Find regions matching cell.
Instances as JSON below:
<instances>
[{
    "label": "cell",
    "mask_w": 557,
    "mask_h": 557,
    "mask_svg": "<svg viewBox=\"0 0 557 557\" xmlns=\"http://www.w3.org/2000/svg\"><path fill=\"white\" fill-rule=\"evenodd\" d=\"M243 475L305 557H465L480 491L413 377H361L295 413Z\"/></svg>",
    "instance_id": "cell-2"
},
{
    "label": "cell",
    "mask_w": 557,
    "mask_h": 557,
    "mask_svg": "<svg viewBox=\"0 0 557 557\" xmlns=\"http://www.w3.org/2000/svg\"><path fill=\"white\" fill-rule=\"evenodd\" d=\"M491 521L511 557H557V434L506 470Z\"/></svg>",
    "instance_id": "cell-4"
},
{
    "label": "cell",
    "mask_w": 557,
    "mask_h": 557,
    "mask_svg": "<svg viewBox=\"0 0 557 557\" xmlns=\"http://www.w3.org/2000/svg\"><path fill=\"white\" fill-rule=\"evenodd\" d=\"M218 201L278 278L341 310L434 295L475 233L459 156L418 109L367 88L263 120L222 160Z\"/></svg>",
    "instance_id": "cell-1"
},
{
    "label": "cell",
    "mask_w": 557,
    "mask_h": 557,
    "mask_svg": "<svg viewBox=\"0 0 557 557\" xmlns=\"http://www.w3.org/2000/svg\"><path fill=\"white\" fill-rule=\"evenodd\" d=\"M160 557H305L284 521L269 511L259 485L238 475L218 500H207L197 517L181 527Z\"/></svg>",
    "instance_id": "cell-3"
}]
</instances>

■ ■ ■ ■ ■ ■ ■

§ **Exercise description**: Reproduce all of the material above verbatim, line for line.

§ **Expected answer**:
Find regions matching cell.
Instances as JSON below:
<instances>
[{
    "label": "cell",
    "mask_w": 557,
    "mask_h": 557,
    "mask_svg": "<svg viewBox=\"0 0 557 557\" xmlns=\"http://www.w3.org/2000/svg\"><path fill=\"white\" fill-rule=\"evenodd\" d=\"M243 475L305 557H465L480 491L413 377H361L295 413Z\"/></svg>",
    "instance_id": "cell-2"
},
{
    "label": "cell",
    "mask_w": 557,
    "mask_h": 557,
    "mask_svg": "<svg viewBox=\"0 0 557 557\" xmlns=\"http://www.w3.org/2000/svg\"><path fill=\"white\" fill-rule=\"evenodd\" d=\"M491 521L511 557H557V434L506 470Z\"/></svg>",
    "instance_id": "cell-4"
},
{
    "label": "cell",
    "mask_w": 557,
    "mask_h": 557,
    "mask_svg": "<svg viewBox=\"0 0 557 557\" xmlns=\"http://www.w3.org/2000/svg\"><path fill=\"white\" fill-rule=\"evenodd\" d=\"M218 201L278 278L341 310L434 295L475 233L459 156L418 109L367 88L263 120L222 160Z\"/></svg>",
    "instance_id": "cell-1"
},
{
    "label": "cell",
    "mask_w": 557,
    "mask_h": 557,
    "mask_svg": "<svg viewBox=\"0 0 557 557\" xmlns=\"http://www.w3.org/2000/svg\"><path fill=\"white\" fill-rule=\"evenodd\" d=\"M160 557H305L284 521L269 511L259 485L238 475L218 500H207L197 517L181 527Z\"/></svg>",
    "instance_id": "cell-3"
}]
</instances>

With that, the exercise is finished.